A civil war throughout a nation raged that threatened to tear north and south apart.
Six hundred and twenty thousand men died, leaving a barrage of tattered, broken hearts.
Year one…year two… year thee…year four… soldiers and time kept marching on.
Blistered…exhausted…hungry…ravaged…memories that would never be gone.
A mild July day in Manassas, Virginia the major bloodshed would all begin.
Nine hundred would fall on Henry Hill as Union and Confederates clamored for a win.
Cannon fire boomed then echoed and rattled the once peaceful green and grassy land.
The crimson spilt here that soaked the earth would seep through more green hills and later expand.
In quiet, pensive moments, men with leathered hands would into their shirt gently stich their name.
Contemplatively facing certain death, they wanted their body to be able to be claimed.
In haunting places battles were waged on the same ground where battles had been fought before.  
Skulls and bones scattered about, fire tore through the Wilderness to scorch and consume even more.
“Home, dear home, such a distant place, will my body ever seek refuge there?
Spare me from this most ghastly fate and the foul stench of this cadaverous air.
Mercy I seek for my wretched soul; please hear my penitent cry and plea.
The blood of my brother I have shed, what dark judgment shall be passed upon me?”
Four years of inescapable horror would decimate solider and family alike.
Then at last the final ebbing came that diminished the abysmal violence that had spiked.
At Appomattox Courthouse a surrender signified the end had come at last.
The barely-living, defeated soldiers had earned nothing more than a safe-conduct pass.
“The bearer has permission to go to his home and there remained undisturbed.”
To this the recipients of this writ commission were not at all perturbed.
The two men I mentioned before, what part in all of this do they both play?
One hundred and fifty years have passed since that mild Virginia, July day.
One is my grandfather with a few greats before his name.
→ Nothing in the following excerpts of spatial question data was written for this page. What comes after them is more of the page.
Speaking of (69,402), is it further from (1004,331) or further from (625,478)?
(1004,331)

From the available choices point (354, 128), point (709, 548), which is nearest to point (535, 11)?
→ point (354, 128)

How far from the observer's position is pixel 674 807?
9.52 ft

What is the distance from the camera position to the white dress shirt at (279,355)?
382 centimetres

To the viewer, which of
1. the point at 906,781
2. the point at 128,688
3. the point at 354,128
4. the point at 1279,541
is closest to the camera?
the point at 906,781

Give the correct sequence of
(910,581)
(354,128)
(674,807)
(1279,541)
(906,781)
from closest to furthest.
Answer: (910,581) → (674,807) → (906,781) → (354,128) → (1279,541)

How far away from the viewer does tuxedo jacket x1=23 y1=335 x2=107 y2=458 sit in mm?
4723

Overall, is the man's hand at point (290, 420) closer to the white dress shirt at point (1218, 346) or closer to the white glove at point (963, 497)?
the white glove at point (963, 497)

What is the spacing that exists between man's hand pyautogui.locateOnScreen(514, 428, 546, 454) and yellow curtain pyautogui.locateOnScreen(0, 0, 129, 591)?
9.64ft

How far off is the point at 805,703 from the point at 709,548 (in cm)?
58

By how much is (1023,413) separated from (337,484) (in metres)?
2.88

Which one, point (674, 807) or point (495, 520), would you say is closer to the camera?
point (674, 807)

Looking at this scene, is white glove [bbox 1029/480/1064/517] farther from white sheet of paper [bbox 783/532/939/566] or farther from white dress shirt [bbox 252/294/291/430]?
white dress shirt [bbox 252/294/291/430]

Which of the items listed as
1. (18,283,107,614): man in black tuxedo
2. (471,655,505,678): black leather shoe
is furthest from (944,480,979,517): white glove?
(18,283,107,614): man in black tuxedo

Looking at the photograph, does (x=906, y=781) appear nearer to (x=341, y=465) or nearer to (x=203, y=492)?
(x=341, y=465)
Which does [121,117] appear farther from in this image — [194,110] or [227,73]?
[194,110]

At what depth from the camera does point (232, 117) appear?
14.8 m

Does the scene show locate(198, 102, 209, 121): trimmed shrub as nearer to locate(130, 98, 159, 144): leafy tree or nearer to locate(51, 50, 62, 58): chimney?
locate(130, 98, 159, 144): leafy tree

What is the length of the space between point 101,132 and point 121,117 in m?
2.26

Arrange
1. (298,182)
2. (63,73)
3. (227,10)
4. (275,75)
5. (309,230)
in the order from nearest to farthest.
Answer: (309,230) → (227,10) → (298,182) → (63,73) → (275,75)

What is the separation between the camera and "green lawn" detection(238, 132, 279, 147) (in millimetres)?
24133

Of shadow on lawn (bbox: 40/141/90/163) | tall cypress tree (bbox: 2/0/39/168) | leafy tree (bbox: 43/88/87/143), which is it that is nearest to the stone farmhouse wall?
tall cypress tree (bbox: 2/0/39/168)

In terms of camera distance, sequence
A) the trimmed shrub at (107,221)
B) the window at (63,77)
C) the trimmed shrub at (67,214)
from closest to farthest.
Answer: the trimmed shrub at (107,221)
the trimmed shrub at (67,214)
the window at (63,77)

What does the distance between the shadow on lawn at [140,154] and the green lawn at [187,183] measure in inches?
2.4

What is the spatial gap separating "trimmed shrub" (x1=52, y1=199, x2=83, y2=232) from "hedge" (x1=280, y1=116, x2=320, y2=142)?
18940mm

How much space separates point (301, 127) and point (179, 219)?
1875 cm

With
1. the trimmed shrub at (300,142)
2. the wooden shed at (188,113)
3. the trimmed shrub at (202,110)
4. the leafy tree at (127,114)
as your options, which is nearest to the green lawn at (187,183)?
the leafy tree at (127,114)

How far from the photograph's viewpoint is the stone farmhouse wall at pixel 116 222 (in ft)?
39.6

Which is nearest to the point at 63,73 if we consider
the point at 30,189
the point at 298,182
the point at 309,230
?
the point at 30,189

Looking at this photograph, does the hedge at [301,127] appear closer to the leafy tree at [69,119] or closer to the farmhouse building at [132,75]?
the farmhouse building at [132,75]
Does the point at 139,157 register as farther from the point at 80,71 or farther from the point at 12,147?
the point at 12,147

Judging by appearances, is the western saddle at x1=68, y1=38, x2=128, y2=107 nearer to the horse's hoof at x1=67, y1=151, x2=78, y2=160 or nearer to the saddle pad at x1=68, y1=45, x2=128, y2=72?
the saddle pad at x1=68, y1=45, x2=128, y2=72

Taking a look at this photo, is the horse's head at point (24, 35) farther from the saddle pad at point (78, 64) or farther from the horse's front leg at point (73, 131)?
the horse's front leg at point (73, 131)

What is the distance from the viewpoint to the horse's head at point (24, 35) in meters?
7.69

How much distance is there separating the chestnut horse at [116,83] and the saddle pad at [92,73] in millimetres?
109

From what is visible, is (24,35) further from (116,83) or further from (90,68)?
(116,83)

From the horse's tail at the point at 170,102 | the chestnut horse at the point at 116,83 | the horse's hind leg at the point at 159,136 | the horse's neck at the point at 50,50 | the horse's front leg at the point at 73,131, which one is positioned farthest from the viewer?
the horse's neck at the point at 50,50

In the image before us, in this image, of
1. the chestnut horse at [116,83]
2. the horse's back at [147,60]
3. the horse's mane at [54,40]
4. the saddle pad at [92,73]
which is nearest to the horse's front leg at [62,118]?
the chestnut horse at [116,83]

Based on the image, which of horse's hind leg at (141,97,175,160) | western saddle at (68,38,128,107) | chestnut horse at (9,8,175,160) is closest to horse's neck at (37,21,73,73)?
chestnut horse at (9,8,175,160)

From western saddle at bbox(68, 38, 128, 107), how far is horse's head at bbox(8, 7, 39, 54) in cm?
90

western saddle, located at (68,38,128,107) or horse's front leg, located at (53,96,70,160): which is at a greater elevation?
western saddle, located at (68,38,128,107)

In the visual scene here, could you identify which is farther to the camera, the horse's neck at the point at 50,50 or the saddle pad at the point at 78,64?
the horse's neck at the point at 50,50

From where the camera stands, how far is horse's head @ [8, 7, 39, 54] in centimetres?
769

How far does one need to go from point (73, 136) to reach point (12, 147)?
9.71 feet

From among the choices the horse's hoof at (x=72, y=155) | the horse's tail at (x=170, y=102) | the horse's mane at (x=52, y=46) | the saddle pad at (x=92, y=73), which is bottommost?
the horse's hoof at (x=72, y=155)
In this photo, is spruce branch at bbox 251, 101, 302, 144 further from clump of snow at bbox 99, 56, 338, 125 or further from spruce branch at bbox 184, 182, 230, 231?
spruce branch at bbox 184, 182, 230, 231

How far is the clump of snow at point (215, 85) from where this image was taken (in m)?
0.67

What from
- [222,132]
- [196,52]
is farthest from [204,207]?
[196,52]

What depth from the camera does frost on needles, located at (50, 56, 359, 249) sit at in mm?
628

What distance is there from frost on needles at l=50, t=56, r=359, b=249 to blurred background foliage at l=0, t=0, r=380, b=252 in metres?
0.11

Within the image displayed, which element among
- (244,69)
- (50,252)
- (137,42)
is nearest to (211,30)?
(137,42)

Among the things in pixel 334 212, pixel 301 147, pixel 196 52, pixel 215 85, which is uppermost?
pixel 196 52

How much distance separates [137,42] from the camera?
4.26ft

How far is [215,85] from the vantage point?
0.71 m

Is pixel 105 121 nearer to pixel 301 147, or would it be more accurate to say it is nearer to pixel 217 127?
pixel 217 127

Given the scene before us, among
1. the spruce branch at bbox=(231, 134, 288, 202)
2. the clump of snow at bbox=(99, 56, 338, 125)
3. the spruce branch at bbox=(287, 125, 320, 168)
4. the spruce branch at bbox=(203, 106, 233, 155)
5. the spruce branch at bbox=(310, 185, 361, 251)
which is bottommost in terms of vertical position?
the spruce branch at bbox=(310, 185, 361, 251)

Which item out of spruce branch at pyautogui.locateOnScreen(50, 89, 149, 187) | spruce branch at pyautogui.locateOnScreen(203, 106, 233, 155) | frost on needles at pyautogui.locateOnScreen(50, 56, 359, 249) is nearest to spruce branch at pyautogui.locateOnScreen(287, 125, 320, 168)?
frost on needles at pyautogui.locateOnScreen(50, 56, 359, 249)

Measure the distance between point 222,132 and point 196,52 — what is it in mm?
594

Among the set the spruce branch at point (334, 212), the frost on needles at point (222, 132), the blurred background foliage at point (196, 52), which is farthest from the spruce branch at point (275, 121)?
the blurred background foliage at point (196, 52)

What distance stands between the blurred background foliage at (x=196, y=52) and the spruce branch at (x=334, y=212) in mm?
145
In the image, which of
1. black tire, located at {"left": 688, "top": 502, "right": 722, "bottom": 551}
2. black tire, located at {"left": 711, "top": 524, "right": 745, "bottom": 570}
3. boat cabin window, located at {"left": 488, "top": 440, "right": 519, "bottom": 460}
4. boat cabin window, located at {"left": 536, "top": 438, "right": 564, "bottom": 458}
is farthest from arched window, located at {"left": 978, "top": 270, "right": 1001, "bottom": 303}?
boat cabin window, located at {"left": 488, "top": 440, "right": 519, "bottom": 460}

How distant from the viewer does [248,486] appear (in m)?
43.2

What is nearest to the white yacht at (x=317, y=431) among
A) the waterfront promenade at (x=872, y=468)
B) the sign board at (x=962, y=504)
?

The other is my brother who bears the same surname.
Pulled from the very same hometown, he enters into a new war.
A new embattled generation like our ancestors before.
One hundred and fifty years have passed, but peace it is not found.
Is this the fate our grandfathers wanted to have to us passed down? 
Never-ending conflict, if not for one thing then for another.
How many widows and orphans are left when we lose our brothers?
The man who bears the same last name lost his life in that conflict long since passed.
His name is the only thing I know of him, the only thing that still lasts.
Will another man who shares his name also share his fate?
These are the questions of war that a family must await.
Let us pray for the fulfillment of the words of Isaiah chapter two, verse four.
“Nation will not lift up sword against nation; neither will they learn war anymore.”